Das war schon ein starkes Stück. Da erdreistete sich dieser Lausebengel, kaum die 30 überschritten und gerade mal ein gutes Jahr im Verein, bei der „Vereinsführung“ per Briefform anzufragen, wie es denn eigentlich mal mit Vorstandswahlen aussähe, einer Mitgliederversammlung, einer Vereinssatzung, all den Dingen, die bei Hansa bisher nicht nötig gewesen waren, weil doch alles lief.
Wolfgang musste diebisch grinsen, als er mir vor ein paar Monaten die Episode von vor 35 Jahren erzählte (der genaue Wortlaut kann von Vereinsmitgliedern übrigens in „Nomen Nescio“, der damaligen Mitgliederzeitschrift, Ausgabe 2-1986, nachgelesen werden).
Und tatsächlich, die „Vereinsführung“ reagierte, noch im gleichen Jahr wurde eine „Vollversammlung“ einberufen, es wurden Vorstandswahlen abgehalten und eine Satzung erarbeitet. Und weil Wolfgang nicht nur fordern konnte, sondern auch liefern, ließ er sich bereits im Folgejahr in den Vorstand wählen (2. Vorsitzender).
Überhaupt zeigte sich schnell, wie wichtig er für den Verein war, er engagierte sich in der Durchführung der Vereinsabende, brachte Ideen für neue Turnierformen ein (Thematurnier Isolanistruktur) und war eifriger Punktesammler für Hansa 2 sowie Ergänzungsspieler der 1. Mannschaft.
Ein Sprung in die Gegenwart.
Ein gemeinsames Turnier mit FS 98, mehrere Mannschaften bei der DSOL, eine Vereinsmeisterschaft über fünf Monate, Rückkehr der regelmäßigen Blitz- und Schnellschachturniere. Am 10. Dezember war Wolfgang auf unserer Mitgliederversammlung zum neuen Spielleiter des SC Hansa gewählt worden, nun sprühte er vor Elan und Plänen.
Per Mail hatte er bereits im Vorfeld Konzepte, wie man Verschiedenstes umsetzen könnte, geliefert und ausgearbeitet.

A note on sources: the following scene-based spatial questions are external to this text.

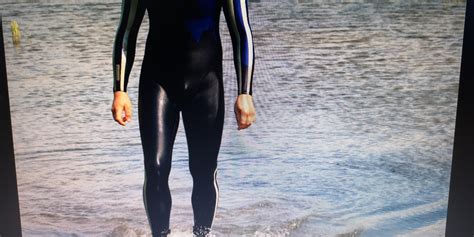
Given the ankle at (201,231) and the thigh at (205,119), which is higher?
the thigh at (205,119)

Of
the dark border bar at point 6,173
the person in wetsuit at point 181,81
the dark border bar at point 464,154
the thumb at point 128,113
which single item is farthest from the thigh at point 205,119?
the dark border bar at point 464,154

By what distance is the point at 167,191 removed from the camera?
5.55 ft

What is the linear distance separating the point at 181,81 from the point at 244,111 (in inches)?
8.6

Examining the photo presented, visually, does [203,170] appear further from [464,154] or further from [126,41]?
[464,154]

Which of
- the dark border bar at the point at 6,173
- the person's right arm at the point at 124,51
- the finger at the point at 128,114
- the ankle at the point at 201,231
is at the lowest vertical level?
the ankle at the point at 201,231

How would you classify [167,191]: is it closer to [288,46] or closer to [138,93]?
[138,93]

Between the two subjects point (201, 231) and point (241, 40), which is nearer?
point (241, 40)

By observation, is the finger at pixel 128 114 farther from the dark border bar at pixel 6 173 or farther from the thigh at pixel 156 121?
the dark border bar at pixel 6 173

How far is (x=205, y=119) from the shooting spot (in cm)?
166

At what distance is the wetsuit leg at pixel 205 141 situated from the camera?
1.64 metres

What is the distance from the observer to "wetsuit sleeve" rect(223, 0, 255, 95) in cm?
160

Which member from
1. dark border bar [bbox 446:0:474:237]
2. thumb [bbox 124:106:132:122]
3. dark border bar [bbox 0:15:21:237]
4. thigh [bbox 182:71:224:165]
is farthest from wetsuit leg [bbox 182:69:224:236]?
dark border bar [bbox 446:0:474:237]

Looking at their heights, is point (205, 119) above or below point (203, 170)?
above

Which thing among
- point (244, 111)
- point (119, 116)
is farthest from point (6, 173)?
point (244, 111)
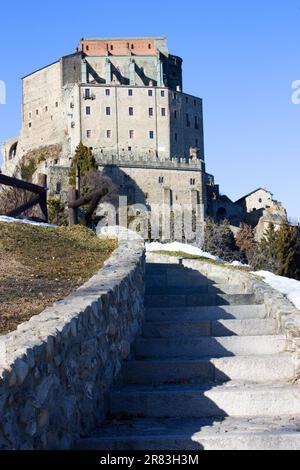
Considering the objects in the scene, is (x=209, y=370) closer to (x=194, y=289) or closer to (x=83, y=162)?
(x=194, y=289)

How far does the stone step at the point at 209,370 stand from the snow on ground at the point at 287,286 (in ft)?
9.54

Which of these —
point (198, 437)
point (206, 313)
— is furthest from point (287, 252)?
point (198, 437)

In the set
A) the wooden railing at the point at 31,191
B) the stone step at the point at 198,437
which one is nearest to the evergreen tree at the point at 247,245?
the wooden railing at the point at 31,191

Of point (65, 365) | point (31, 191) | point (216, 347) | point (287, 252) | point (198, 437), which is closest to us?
point (65, 365)

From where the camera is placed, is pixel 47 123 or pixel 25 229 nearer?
pixel 25 229

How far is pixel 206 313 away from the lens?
34.2ft

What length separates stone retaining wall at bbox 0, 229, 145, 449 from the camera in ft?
15.1

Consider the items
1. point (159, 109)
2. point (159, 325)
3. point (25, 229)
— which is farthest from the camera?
point (159, 109)

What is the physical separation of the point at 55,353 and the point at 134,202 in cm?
7463

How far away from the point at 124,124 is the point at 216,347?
81907 millimetres

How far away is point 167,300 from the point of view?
453 inches
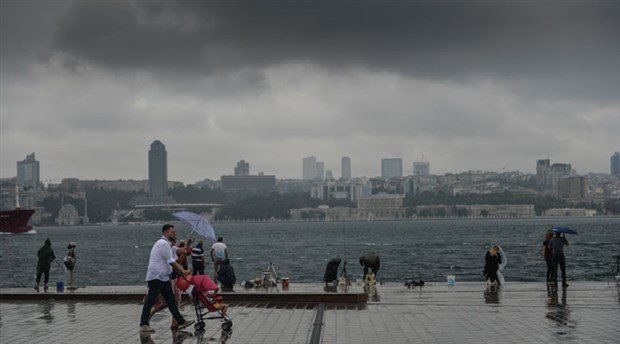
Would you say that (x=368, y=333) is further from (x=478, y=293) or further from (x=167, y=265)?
(x=478, y=293)

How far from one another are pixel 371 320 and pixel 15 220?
167 meters

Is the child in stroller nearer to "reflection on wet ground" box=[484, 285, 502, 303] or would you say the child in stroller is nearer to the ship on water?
"reflection on wet ground" box=[484, 285, 502, 303]

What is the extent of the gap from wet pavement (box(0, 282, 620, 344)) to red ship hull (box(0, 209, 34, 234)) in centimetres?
15898

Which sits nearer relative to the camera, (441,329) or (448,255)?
(441,329)

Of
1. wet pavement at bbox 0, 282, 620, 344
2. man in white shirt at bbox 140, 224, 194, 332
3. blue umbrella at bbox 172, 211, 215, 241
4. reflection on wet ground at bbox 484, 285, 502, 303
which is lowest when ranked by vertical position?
reflection on wet ground at bbox 484, 285, 502, 303

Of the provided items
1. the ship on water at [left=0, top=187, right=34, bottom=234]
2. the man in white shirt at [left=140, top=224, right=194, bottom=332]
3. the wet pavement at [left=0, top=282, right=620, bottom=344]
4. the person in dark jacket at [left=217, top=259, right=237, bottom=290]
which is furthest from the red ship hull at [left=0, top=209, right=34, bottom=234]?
the man in white shirt at [left=140, top=224, right=194, bottom=332]

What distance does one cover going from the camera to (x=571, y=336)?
1492 cm

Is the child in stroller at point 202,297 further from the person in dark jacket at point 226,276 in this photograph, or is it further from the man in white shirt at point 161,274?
the person in dark jacket at point 226,276

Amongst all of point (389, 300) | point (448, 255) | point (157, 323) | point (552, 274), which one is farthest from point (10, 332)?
point (448, 255)

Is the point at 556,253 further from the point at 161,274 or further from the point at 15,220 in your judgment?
the point at 15,220

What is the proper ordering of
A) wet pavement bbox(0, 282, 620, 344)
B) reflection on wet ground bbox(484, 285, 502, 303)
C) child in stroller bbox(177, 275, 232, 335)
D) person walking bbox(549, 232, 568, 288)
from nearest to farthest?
wet pavement bbox(0, 282, 620, 344) < child in stroller bbox(177, 275, 232, 335) < reflection on wet ground bbox(484, 285, 502, 303) < person walking bbox(549, 232, 568, 288)

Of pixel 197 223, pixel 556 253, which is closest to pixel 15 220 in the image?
pixel 556 253

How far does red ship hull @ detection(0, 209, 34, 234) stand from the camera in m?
174

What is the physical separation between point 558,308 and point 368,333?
5481 mm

Doch auch sein eigener schachlicher Terminkalender war gut gefüllt, für das Unna Open „zwischen den Jahren“ hatte er natürlich gemeldet. Überhaupt war sein Renteneintritt vor zwei Jahren Anlass, die schachlichen Ambitionen nochmals zu intensivieren. Mannschaftskämpfe, Turnierteilnahmen in Tegernsee, Oberhausen, beim „Unser Fritz-Open“, Eröffnungsstudium. Es hatte sich gelohnt: Nach einem kurzen Zwischentief stieg seine Wertungszahl wieder und es wurde Zeit, die 2100 ELO nochmals anzugreifen. Im August knüpfte er in der 2. Bundesliga IM Malykin noch ein Remis ab.
Durch Corona gab es leider viel zu selten Gelegenheit, die nötigen Punkte einzufahren. Im letzten Spiel gegen „SV Unser Fritz“ am 14. November zeigte Wolfgang am Spitzenbrett sein ganzes Können, Sizilianer aller Art, sein Metier, nach nur 26 Zügen gewann er durch eine tiefe Abwicklung Figur und Partie und brachte uns auf die Siegerstraße.
Wir können es einfach nicht fassen. Am 21. Dezember verstarb Wolfgang Burchert völlig unerwartet. Unsere Gedanken sind bei seiner Frau.
Er wird uns fehlen.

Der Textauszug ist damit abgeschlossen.